LigaNET: A multi-modal deep learning approach to predict the risk of subsequent anterior cruciate ligament injury after surgery.

Autor: Han M; Department of Orthopaedic Surgery, Boston Children's Hospital, Harvard Medical School, 300 Longwood Avenue, Boston, MA 02115, USA., Singh M; Department of Orthopaedic Surgery, Boston Children's Hospital, Harvard Medical School, 300 Longwood Avenue, Boston, MA 02115, USA., Karimi D; Department of Radiology, Boston Children's Hospital, Harvard Medical School, 300 Longwood Avenue, Boston, MA 02115, USA., Kim JY; Department of Orthopaedic Surgery, Boston Children's Hospital, Harvard Medical School, 300 Longwood Avenue, Boston, MA 02115, USA., Flannery SW; Department of Orthopaedics, Warren Alpert Medical School of Brown University, Rhode Island Hospital, 1 Hoppin St, Providence RI 02903, USA., Ecklund K; Department of Radiology, Boston Children's Hospital, Harvard Medical School, 300 Longwood Avenue, Boston, MA 02115, USA., Murray MM; Department of Orthopaedic Surgery, Boston Children's Hospital, Harvard Medical School, 300 Longwood Avenue, Boston, MA 02115, USA., Fleming BC; Department of Orthopaedics, Warren Alpert Medical School of Brown University, Rhode Island Hospital, 1 Hoppin St, Providence RI 02903, USA., Gholipour A; Department of Radiology, Boston Children's Hospital, Harvard Medical School, 300 Longwood Avenue, Boston, MA 02115, USA., Kiapour AM; Department of Orthopaedic Surgery, Boston Children's Hospital, Harvard Medical School, 300 Longwood Avenue, Boston, MA 02115, USA.
Jazyk: angličtina
Zdroj: MedRxiv : the preprint server for health sciences [medRxiv] 2023 Jul 27. Date of Electronic Publication: 2023 Jul 27.
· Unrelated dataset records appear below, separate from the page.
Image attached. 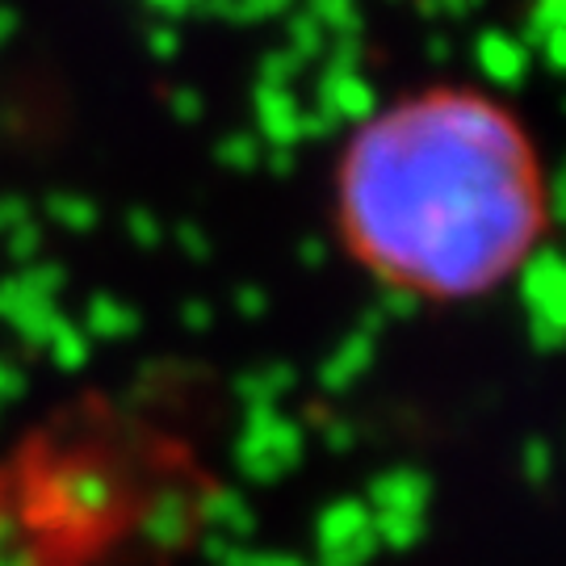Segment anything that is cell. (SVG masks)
Masks as SVG:
<instances>
[{
    "instance_id": "obj_1",
    "label": "cell",
    "mask_w": 566,
    "mask_h": 566,
    "mask_svg": "<svg viewBox=\"0 0 566 566\" xmlns=\"http://www.w3.org/2000/svg\"><path fill=\"white\" fill-rule=\"evenodd\" d=\"M336 223L353 261L390 290L479 298L546 235V172L507 105L474 88H428L344 147Z\"/></svg>"
}]
</instances>
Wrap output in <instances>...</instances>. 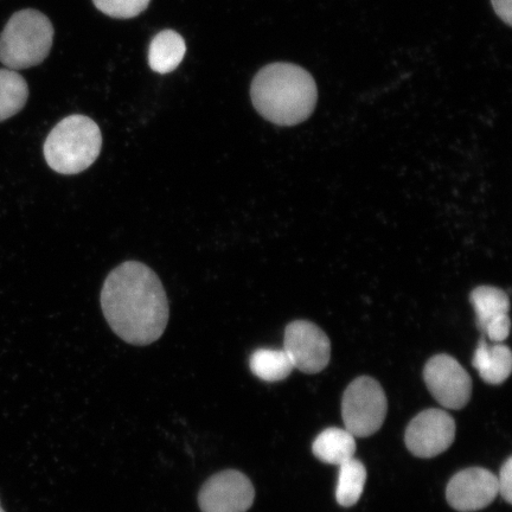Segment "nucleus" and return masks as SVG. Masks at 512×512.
<instances>
[{"label":"nucleus","mask_w":512,"mask_h":512,"mask_svg":"<svg viewBox=\"0 0 512 512\" xmlns=\"http://www.w3.org/2000/svg\"><path fill=\"white\" fill-rule=\"evenodd\" d=\"M101 307L114 334L133 345L156 342L169 322L162 281L142 262H124L108 275L101 291Z\"/></svg>","instance_id":"obj_1"},{"label":"nucleus","mask_w":512,"mask_h":512,"mask_svg":"<svg viewBox=\"0 0 512 512\" xmlns=\"http://www.w3.org/2000/svg\"><path fill=\"white\" fill-rule=\"evenodd\" d=\"M251 98L255 110L270 123L296 126L315 111L318 89L315 79L304 68L277 62L255 75Z\"/></svg>","instance_id":"obj_2"},{"label":"nucleus","mask_w":512,"mask_h":512,"mask_svg":"<svg viewBox=\"0 0 512 512\" xmlns=\"http://www.w3.org/2000/svg\"><path fill=\"white\" fill-rule=\"evenodd\" d=\"M102 147L100 127L85 115L64 118L49 133L43 152L51 169L76 175L92 166Z\"/></svg>","instance_id":"obj_3"},{"label":"nucleus","mask_w":512,"mask_h":512,"mask_svg":"<svg viewBox=\"0 0 512 512\" xmlns=\"http://www.w3.org/2000/svg\"><path fill=\"white\" fill-rule=\"evenodd\" d=\"M54 35L53 24L42 12L18 11L0 35V62L15 72L36 67L47 59Z\"/></svg>","instance_id":"obj_4"},{"label":"nucleus","mask_w":512,"mask_h":512,"mask_svg":"<svg viewBox=\"0 0 512 512\" xmlns=\"http://www.w3.org/2000/svg\"><path fill=\"white\" fill-rule=\"evenodd\" d=\"M387 411L386 393L373 377H357L345 389L342 400L344 426L355 438H367L379 431Z\"/></svg>","instance_id":"obj_5"},{"label":"nucleus","mask_w":512,"mask_h":512,"mask_svg":"<svg viewBox=\"0 0 512 512\" xmlns=\"http://www.w3.org/2000/svg\"><path fill=\"white\" fill-rule=\"evenodd\" d=\"M284 350L293 367L305 374H318L330 362V339L319 326L309 320H296L287 325Z\"/></svg>","instance_id":"obj_6"},{"label":"nucleus","mask_w":512,"mask_h":512,"mask_svg":"<svg viewBox=\"0 0 512 512\" xmlns=\"http://www.w3.org/2000/svg\"><path fill=\"white\" fill-rule=\"evenodd\" d=\"M424 380L433 398L445 408L462 409L471 399V377L450 355L433 356L426 363Z\"/></svg>","instance_id":"obj_7"},{"label":"nucleus","mask_w":512,"mask_h":512,"mask_svg":"<svg viewBox=\"0 0 512 512\" xmlns=\"http://www.w3.org/2000/svg\"><path fill=\"white\" fill-rule=\"evenodd\" d=\"M457 427L452 416L441 409H427L409 422L405 443L415 457L430 459L451 447Z\"/></svg>","instance_id":"obj_8"},{"label":"nucleus","mask_w":512,"mask_h":512,"mask_svg":"<svg viewBox=\"0 0 512 512\" xmlns=\"http://www.w3.org/2000/svg\"><path fill=\"white\" fill-rule=\"evenodd\" d=\"M255 498L248 477L235 470L217 473L201 489L198 502L203 512H246Z\"/></svg>","instance_id":"obj_9"},{"label":"nucleus","mask_w":512,"mask_h":512,"mask_svg":"<svg viewBox=\"0 0 512 512\" xmlns=\"http://www.w3.org/2000/svg\"><path fill=\"white\" fill-rule=\"evenodd\" d=\"M497 476L482 467H471L454 475L447 485L446 498L454 510H482L498 496Z\"/></svg>","instance_id":"obj_10"},{"label":"nucleus","mask_w":512,"mask_h":512,"mask_svg":"<svg viewBox=\"0 0 512 512\" xmlns=\"http://www.w3.org/2000/svg\"><path fill=\"white\" fill-rule=\"evenodd\" d=\"M475 367L482 380L489 384H502L508 380L512 369L511 351L507 345L496 343L489 347L485 339L479 342L473 357Z\"/></svg>","instance_id":"obj_11"},{"label":"nucleus","mask_w":512,"mask_h":512,"mask_svg":"<svg viewBox=\"0 0 512 512\" xmlns=\"http://www.w3.org/2000/svg\"><path fill=\"white\" fill-rule=\"evenodd\" d=\"M187 44L174 30H164L153 38L149 49V64L153 72L169 74L182 63Z\"/></svg>","instance_id":"obj_12"},{"label":"nucleus","mask_w":512,"mask_h":512,"mask_svg":"<svg viewBox=\"0 0 512 512\" xmlns=\"http://www.w3.org/2000/svg\"><path fill=\"white\" fill-rule=\"evenodd\" d=\"M312 451L320 462L339 466L354 458L355 437L345 428H328L318 435Z\"/></svg>","instance_id":"obj_13"},{"label":"nucleus","mask_w":512,"mask_h":512,"mask_svg":"<svg viewBox=\"0 0 512 512\" xmlns=\"http://www.w3.org/2000/svg\"><path fill=\"white\" fill-rule=\"evenodd\" d=\"M29 99V86L21 74L8 68L0 69V123L15 117Z\"/></svg>","instance_id":"obj_14"},{"label":"nucleus","mask_w":512,"mask_h":512,"mask_svg":"<svg viewBox=\"0 0 512 512\" xmlns=\"http://www.w3.org/2000/svg\"><path fill=\"white\" fill-rule=\"evenodd\" d=\"M470 300L475 307L478 328L483 332L492 320L509 315L510 299L501 288L479 286L472 291Z\"/></svg>","instance_id":"obj_15"},{"label":"nucleus","mask_w":512,"mask_h":512,"mask_svg":"<svg viewBox=\"0 0 512 512\" xmlns=\"http://www.w3.org/2000/svg\"><path fill=\"white\" fill-rule=\"evenodd\" d=\"M252 373L266 382H279L291 375L294 367L286 351L279 349H258L249 358Z\"/></svg>","instance_id":"obj_16"},{"label":"nucleus","mask_w":512,"mask_h":512,"mask_svg":"<svg viewBox=\"0 0 512 512\" xmlns=\"http://www.w3.org/2000/svg\"><path fill=\"white\" fill-rule=\"evenodd\" d=\"M367 482V470L360 460L351 458L339 465L336 499L344 508L354 507L362 497Z\"/></svg>","instance_id":"obj_17"},{"label":"nucleus","mask_w":512,"mask_h":512,"mask_svg":"<svg viewBox=\"0 0 512 512\" xmlns=\"http://www.w3.org/2000/svg\"><path fill=\"white\" fill-rule=\"evenodd\" d=\"M151 0H93L95 8L113 18L130 19L149 8Z\"/></svg>","instance_id":"obj_18"},{"label":"nucleus","mask_w":512,"mask_h":512,"mask_svg":"<svg viewBox=\"0 0 512 512\" xmlns=\"http://www.w3.org/2000/svg\"><path fill=\"white\" fill-rule=\"evenodd\" d=\"M510 317L509 315H503L492 320L491 323L486 326L484 334L488 336L492 342L501 343L508 338L510 332Z\"/></svg>","instance_id":"obj_19"},{"label":"nucleus","mask_w":512,"mask_h":512,"mask_svg":"<svg viewBox=\"0 0 512 512\" xmlns=\"http://www.w3.org/2000/svg\"><path fill=\"white\" fill-rule=\"evenodd\" d=\"M498 494L507 501L512 502V458H508L507 462L501 467V472L497 477Z\"/></svg>","instance_id":"obj_20"},{"label":"nucleus","mask_w":512,"mask_h":512,"mask_svg":"<svg viewBox=\"0 0 512 512\" xmlns=\"http://www.w3.org/2000/svg\"><path fill=\"white\" fill-rule=\"evenodd\" d=\"M492 8L502 21L511 27L512 25V0H491Z\"/></svg>","instance_id":"obj_21"},{"label":"nucleus","mask_w":512,"mask_h":512,"mask_svg":"<svg viewBox=\"0 0 512 512\" xmlns=\"http://www.w3.org/2000/svg\"><path fill=\"white\" fill-rule=\"evenodd\" d=\"M0 512H5L2 508V505H0Z\"/></svg>","instance_id":"obj_22"}]
</instances>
DOI: 10.1101/2023.07.25.23293102
Abstrakt: Anterior cruciate ligament (ACL) injuries are a common cause of soft tissue injuries in young active individuals, leading to a significant risk of premature joint degeneration. Postoperative management of such injuries, in particular returning patients to athletic activities, is a challenge with immediate and long-term implications including the risk of subsequent injury. In this study, we present LigaNET, a multi-modal deep learning pipeline that predicts the risk of subsequent ACL injury following surgical treatment. Postoperative MRIs (n=1,762) obtained longitudinally between 3 to 24 months after ACL surgery from a cohort of 159 patients along with 11 non-imaging outcomes were used to train and test: 1) a 3D CNN to predict subsequent ACL injury from segmented ACLs, 2) a 3D CNN to predict injury from the whole MRI, 3) a logistic regression classifier predict injury from non-imaging data, and 4) a multi-modal pipeline by fusing the predictions of each classifier. The CNN using the segmented ACL achieved an accuracy of 77.6% and AUROC of 0.84, which was significantly better than the CNN using the whole knee MRI (accuracy: 66.6%, AUROC: 0.70; P<.001) and the non-imaging classifier (accuracy: 70.1%, AUROC: 0.75; P=.039). The fusion of all three classifiers resulted in highest classification performance (accuracy: 80.6%, AUROC: 0.89), which was significantly better than each individual classifier (P<.001). The developed multi-modal approach had similar performance in predicting the risk of subsequent ACL injury from any of the imaging sequences (P>.10). Our results demonstrate that a deep learning approach can achieve high performance in identifying patients at high risk of subsequent ACL injury after surgery and may be used in clinical decision making to improve postoperative management (e.g., safe return to sports) of ACL injured patients.